- **Your task**:
Output, word for word, every line from the line with "Of the two, [895,341]" through the final line of the data below.

[Begin]

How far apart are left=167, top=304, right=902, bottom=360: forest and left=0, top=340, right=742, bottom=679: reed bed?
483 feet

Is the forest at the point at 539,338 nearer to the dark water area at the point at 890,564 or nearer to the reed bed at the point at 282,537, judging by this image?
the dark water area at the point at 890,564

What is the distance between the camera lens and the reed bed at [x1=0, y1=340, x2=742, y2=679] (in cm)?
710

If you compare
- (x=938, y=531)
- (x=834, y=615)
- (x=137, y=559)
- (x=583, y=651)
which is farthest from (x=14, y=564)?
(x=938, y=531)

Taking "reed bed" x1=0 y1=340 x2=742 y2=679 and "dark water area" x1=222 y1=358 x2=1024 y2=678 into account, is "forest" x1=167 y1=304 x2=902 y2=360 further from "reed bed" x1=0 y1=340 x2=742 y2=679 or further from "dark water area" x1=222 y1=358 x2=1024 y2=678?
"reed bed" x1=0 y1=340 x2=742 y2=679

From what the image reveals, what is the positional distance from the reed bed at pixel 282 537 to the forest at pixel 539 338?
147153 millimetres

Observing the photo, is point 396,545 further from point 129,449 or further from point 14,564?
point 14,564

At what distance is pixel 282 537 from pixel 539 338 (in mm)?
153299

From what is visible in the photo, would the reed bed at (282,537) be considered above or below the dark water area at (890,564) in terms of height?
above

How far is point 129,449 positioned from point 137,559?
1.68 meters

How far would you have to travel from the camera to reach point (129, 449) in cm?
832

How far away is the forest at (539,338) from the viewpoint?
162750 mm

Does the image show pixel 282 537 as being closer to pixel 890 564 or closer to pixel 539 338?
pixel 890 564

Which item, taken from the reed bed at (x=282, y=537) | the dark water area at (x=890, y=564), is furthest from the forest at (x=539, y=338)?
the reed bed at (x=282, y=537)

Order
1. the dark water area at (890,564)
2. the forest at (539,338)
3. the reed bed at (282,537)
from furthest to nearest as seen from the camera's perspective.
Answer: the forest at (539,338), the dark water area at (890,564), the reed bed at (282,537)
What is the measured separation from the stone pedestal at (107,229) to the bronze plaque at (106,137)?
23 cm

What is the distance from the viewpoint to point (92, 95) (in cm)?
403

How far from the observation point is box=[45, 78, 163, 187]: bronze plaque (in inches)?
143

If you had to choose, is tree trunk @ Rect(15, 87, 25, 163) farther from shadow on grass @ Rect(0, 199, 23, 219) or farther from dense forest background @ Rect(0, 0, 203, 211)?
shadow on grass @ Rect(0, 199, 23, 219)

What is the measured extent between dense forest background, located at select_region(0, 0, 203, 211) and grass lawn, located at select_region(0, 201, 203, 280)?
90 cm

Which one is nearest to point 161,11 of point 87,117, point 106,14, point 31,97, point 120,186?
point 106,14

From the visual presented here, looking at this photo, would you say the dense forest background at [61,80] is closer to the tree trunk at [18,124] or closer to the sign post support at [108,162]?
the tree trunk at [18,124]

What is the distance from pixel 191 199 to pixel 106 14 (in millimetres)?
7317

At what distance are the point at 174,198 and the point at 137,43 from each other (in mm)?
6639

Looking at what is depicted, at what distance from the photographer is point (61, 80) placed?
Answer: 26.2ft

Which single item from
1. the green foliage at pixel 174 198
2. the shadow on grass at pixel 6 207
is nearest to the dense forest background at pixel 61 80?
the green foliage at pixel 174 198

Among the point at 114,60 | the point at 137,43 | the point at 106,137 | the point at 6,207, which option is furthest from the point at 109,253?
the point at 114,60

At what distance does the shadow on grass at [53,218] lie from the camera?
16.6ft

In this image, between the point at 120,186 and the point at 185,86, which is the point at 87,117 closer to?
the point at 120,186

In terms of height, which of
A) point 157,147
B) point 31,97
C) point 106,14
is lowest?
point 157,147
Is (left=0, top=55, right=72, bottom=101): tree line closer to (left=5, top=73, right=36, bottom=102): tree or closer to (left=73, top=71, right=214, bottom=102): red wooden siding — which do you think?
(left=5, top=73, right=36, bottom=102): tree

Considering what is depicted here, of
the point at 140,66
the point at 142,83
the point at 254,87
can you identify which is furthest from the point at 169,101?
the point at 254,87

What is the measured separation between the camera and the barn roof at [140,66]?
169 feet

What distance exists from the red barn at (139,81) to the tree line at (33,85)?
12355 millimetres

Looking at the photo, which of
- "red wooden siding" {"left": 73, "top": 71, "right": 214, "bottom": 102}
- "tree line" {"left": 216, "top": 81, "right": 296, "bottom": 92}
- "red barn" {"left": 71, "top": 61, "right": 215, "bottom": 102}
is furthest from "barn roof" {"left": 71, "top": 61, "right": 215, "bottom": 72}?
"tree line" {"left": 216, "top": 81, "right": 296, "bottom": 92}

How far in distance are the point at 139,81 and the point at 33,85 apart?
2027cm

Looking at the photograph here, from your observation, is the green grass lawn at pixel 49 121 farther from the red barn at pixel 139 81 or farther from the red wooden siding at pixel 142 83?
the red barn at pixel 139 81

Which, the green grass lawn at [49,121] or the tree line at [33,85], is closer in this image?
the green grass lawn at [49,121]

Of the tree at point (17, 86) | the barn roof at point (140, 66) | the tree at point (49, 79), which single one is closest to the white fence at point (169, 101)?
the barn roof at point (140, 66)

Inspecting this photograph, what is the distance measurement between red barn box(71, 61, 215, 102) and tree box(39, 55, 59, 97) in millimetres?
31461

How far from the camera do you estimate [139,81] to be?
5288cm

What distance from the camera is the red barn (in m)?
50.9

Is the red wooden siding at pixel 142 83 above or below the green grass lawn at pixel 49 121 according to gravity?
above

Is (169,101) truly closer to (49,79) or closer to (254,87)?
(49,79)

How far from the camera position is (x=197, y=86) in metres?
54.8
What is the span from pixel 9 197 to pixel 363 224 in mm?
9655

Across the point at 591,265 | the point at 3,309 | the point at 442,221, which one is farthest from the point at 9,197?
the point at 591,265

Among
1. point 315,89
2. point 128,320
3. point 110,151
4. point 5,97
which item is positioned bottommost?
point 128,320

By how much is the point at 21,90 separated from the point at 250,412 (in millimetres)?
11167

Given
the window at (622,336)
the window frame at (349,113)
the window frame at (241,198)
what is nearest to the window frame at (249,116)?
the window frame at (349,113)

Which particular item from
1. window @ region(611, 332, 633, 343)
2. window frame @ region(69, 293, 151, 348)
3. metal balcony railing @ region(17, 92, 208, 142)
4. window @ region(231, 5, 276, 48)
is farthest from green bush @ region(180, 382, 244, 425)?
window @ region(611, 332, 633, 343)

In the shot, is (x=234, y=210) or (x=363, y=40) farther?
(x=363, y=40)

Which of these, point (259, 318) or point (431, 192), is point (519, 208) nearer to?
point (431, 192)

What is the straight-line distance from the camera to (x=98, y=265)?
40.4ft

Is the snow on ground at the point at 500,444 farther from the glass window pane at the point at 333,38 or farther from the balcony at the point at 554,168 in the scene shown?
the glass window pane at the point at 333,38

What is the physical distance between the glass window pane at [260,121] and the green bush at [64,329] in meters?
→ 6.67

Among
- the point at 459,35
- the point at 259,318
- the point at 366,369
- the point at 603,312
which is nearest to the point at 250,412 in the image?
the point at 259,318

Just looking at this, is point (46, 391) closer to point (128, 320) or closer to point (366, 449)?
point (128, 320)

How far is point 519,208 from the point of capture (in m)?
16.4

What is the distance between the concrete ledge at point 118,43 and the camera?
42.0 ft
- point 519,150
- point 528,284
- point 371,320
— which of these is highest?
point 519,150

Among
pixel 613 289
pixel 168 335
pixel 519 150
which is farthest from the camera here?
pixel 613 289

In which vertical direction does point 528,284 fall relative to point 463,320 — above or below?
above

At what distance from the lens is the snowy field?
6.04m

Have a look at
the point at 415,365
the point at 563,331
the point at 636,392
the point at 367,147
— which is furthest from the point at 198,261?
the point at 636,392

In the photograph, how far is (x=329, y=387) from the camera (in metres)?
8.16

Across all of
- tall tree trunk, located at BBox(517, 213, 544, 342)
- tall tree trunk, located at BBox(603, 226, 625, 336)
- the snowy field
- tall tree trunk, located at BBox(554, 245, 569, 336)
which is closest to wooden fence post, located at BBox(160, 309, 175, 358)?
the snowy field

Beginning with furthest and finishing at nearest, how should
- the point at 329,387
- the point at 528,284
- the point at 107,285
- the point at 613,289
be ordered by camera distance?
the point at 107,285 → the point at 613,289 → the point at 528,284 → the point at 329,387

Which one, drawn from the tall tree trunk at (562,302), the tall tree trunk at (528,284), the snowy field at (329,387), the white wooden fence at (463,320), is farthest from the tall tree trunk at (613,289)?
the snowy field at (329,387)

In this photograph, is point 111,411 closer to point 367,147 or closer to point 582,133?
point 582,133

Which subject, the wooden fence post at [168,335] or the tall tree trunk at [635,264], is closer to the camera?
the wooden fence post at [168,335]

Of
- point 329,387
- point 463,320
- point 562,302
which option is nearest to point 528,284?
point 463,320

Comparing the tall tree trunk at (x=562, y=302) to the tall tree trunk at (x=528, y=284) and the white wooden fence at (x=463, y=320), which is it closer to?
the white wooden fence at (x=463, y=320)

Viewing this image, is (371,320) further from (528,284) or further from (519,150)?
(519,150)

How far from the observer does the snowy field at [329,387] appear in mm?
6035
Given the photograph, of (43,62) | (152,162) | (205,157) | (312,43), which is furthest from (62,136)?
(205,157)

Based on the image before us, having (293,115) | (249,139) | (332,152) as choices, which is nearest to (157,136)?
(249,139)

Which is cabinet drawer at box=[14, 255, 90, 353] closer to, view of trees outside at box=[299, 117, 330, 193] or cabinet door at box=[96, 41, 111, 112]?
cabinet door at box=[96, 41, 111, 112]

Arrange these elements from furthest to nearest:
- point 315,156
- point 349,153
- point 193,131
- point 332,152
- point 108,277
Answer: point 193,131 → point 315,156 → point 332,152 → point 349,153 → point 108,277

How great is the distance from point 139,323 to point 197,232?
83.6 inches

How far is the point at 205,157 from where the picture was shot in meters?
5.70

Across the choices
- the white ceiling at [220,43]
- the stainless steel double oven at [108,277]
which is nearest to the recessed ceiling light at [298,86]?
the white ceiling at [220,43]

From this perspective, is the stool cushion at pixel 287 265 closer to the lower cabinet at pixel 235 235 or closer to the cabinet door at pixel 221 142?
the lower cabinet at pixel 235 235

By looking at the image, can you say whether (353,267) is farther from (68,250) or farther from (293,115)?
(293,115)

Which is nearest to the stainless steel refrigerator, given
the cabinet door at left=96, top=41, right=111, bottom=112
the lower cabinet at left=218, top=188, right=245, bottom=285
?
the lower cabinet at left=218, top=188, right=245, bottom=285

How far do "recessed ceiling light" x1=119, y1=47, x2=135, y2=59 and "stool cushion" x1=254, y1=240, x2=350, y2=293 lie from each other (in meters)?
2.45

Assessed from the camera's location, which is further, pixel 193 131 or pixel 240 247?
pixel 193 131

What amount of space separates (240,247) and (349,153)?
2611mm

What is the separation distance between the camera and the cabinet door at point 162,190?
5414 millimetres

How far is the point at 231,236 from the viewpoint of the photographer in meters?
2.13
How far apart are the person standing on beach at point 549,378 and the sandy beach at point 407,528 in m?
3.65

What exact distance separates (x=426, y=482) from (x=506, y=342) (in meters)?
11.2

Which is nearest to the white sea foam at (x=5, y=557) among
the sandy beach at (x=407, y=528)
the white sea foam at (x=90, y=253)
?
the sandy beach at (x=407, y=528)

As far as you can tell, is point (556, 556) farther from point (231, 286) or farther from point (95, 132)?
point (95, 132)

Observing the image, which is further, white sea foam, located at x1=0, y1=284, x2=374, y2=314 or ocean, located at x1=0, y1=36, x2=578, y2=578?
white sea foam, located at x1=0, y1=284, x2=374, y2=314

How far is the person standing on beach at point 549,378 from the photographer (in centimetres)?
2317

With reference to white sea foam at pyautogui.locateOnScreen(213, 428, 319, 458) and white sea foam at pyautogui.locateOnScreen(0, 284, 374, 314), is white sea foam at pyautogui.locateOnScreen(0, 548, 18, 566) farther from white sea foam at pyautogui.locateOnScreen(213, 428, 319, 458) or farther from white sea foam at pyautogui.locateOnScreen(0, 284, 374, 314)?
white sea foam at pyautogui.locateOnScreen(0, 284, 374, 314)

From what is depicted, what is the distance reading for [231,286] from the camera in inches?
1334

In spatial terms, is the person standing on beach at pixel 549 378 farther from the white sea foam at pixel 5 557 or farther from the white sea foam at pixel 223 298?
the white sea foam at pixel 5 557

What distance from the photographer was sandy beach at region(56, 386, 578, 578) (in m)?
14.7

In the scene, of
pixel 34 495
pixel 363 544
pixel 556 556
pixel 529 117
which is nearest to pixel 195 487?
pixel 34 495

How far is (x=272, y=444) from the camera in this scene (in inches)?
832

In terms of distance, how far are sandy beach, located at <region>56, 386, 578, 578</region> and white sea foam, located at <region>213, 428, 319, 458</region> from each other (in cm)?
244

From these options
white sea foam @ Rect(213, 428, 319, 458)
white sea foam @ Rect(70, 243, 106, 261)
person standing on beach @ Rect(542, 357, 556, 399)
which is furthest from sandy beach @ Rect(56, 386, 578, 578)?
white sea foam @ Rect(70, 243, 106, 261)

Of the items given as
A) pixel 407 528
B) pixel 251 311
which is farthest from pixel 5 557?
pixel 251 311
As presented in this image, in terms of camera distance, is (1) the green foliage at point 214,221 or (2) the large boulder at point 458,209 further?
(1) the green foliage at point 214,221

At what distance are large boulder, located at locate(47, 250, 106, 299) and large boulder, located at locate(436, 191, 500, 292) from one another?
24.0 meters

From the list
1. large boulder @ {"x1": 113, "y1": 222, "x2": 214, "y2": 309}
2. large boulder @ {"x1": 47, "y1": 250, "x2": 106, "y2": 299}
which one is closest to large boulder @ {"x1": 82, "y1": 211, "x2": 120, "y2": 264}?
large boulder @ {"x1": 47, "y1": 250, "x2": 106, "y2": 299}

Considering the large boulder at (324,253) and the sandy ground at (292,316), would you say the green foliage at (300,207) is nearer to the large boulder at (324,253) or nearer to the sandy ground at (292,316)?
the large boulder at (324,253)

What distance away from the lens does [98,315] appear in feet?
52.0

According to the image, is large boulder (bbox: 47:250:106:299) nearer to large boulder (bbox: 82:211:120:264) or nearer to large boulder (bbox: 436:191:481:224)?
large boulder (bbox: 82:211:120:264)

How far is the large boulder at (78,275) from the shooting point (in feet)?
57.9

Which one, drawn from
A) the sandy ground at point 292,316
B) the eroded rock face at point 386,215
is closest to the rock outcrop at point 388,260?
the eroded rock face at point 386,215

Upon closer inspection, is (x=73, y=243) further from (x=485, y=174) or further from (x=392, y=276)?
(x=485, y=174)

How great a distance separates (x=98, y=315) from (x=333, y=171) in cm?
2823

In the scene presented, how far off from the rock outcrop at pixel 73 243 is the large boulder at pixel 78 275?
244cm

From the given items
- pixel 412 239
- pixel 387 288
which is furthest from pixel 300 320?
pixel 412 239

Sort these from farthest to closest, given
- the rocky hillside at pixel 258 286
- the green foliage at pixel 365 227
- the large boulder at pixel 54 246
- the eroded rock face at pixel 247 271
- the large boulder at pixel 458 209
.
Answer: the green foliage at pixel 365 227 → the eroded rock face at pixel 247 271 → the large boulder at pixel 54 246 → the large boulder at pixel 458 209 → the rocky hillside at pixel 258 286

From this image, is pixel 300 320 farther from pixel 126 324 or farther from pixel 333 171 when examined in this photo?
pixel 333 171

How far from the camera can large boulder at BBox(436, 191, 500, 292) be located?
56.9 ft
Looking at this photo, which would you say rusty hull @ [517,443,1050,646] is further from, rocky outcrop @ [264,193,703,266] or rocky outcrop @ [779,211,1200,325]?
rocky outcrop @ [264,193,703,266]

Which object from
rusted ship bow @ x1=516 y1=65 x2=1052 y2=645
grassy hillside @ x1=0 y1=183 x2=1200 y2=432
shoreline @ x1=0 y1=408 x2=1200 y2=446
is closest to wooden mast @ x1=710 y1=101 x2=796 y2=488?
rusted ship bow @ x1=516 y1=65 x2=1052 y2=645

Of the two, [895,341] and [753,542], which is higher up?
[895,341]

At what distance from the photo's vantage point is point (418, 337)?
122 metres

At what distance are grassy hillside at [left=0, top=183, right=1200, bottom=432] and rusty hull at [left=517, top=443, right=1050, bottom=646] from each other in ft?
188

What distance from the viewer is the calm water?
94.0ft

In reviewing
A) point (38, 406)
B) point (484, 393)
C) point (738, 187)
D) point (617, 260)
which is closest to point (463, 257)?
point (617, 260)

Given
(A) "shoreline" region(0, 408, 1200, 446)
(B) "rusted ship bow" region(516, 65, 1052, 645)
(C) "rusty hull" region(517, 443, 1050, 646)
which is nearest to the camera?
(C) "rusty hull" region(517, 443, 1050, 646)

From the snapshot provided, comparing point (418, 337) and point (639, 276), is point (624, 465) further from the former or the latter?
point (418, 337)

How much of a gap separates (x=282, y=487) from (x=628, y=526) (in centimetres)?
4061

[End]

- **Solution to this exercise**:
Of the two, [895,341] and [753,542], which is higher up?
[895,341]

At what distance from the photo's vantage point is point (418, 337)?
122 metres

At what distance are grassy hillside at [left=0, top=183, right=1200, bottom=432] and rusty hull at [left=517, top=443, right=1050, bottom=646] from each other in ft?
188

What distance from the viewer is the calm water?
94.0ft

In reviewing
A) point (38, 406)
B) point (484, 393)
C) point (738, 187)
D) point (617, 260)
which is closest to point (463, 257)?
point (617, 260)

Given
(A) "shoreline" region(0, 408, 1200, 446)
(B) "rusted ship bow" region(516, 65, 1052, 645)
(C) "rusty hull" region(517, 443, 1050, 646)
which is nearest to the camera?
(C) "rusty hull" region(517, 443, 1050, 646)

From the snapshot provided, comparing point (418, 337) and point (639, 276), is point (624, 465) further from the former or the latter?
point (418, 337)

How much of a gap separates (x=282, y=487) from (x=628, y=526) (in centimetres)?
4061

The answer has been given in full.